A. W. Pink Commenting on
Hebrews 8.6:
This more excellent ministry
Christ is here said to have obtained. The way whereby the Lord Jesus entered on the whole office and work of His mediation has been expressed in
Hebrews 1:4 as by inheritance: that is, by free grant and perpetual donation, made unto Him as the Son
The ministry of the old covenant was powerless, it never obtained anything and only looked forward to the promised Messiah.
For if that first covenant had been faultless, then should no place have been sought for the second.
Hebrews 8.7
The covenant which is here referred to is that into which Jehovah entered with Israel at Sinai: see
Exodus 19:5; 34:27, 28;
Deuteronomy 4:13. Israels response is recorded in
Exodus 19:8, 24:3. It was ratified by blood:
Exodus 24:4-8. This was not the first covenant absolutely, but
the first made with Israel nationally. Previously,
God had made a covenant with Adam (Hos. 6:7), and in some respects the Covenant at Sinai adumbrated [adumbrated: To give a sketchy outline of; To prefigure indistinctly; foreshadow.]

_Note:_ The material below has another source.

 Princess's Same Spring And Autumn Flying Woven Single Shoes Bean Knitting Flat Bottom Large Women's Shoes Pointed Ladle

it, for it was chiefly one of works.So too He had made a covenant with Abraham, which in some respects adumbrated the Everlasting Covenant, inasmuch as it was one purely of grace. Prior to Sinai, God dealt with Israel on the basis of the Abrahamic covenant, as is clear from
Exodus 2:24; 6:3, 4. But it was on the ground of the Sinaitic covenant that Israel entered Canaan: see
Joshua 7:11, 15;
Judges 2:19-21;
1 Kings 11:11;
Jeremiah 34:18, 19.
Pink asks the question,
Wherein lay its faultiness?
It was wholly external, accompanied by no internal efficacy. It set before Israel an objective standard but supplied no power to measure up to it. It treated with men in the flesh, and therefore the law was impotent through the weakness of the flesh (Rom. 8:3). It provided a sacrifice for sin, but the value thereof was only ceremonial and transient, failing to actually put away sin. It was unable to secure actual redemption. Hence because of its inadequacy, a new and better covenant was needed.

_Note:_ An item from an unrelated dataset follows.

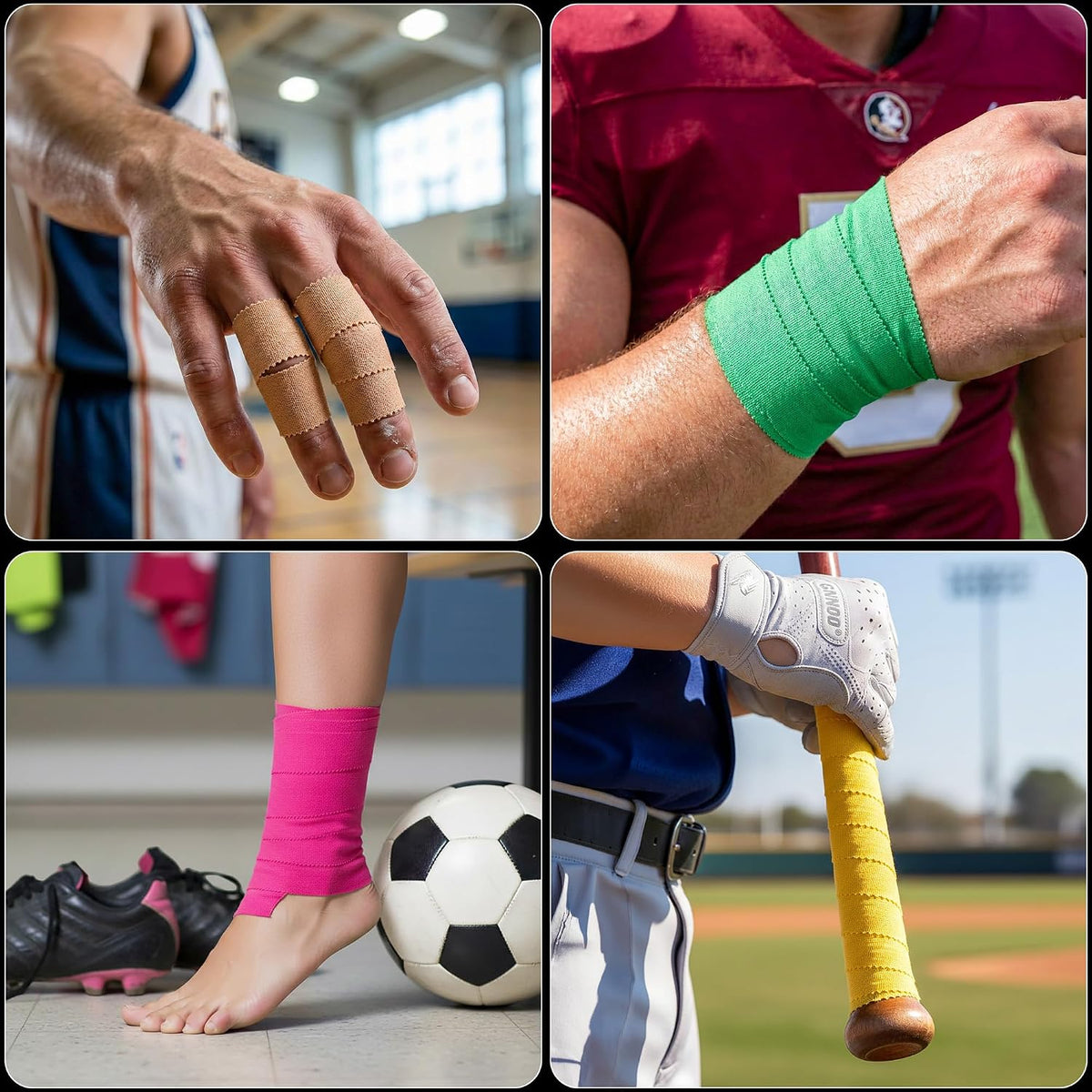 Premium Athletic Tape - 1.5” x 45 Feet Per Roll - Easy Tear, No Sticky Residue, Very Strong, Hypoallergenic, Latex Free - Pack of 8 (Purple-Pink-Green-Gold-Orange-Blue-Red-Natural)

Benjamin Keach was an early Baptist who wrote about the covenants:
True, there was another Edition or Administration of it given to Israel, which tho it was a Covenant of Works, i.e. Do this and live, yet it was not given by the Lord to the same End and Design, as the Covenant was given to our First Parents, viz. It was not given to justifie them, or to give them eternal Life; For if Righteousness had been by the Law, then Christ is dead in vain, Gal. 2.21. And again saith Paul, For if there had been a Law given, that could have given Life, verily Righteousness should have been by the Law, Gal 3.21. But indeed, it was impossible Life, Justification, or Righteousness, could be by the Law, or by any Law, because Man hath sinned, and is now unable to answer the Law of perfect Obedience, all have sinned and come short of the Glory of God: We must therefore now be justified by the Grace of God, through the Redemption which is in Jesus Christ; but tho Man had lost his Power to obey, yet God hath not lost his Poer to command. Therefore, as Dr. Owen shews, it (was added or) revealed in the Wisdom of God, as instructive; as also, to shew the Excellency of that State and Condition, in which we were created; with the Honour that God put upon our Nature: from whence Directions unto a due Apprehension of God and ourselves, may be taken or derived. It served to shew what a Righteousness Man once had, and by his Transgression lost and also what a Righteousness tis, which the Holiness of Go doth require, in order to our Justification in his sight.
Benjamin Keach on the covenant of works with Israel | Particular Voices
I hope that helps. A lot has been written about the covenants from a Baptist perspective in the last 5 years. If you want a list of titles I can make another post.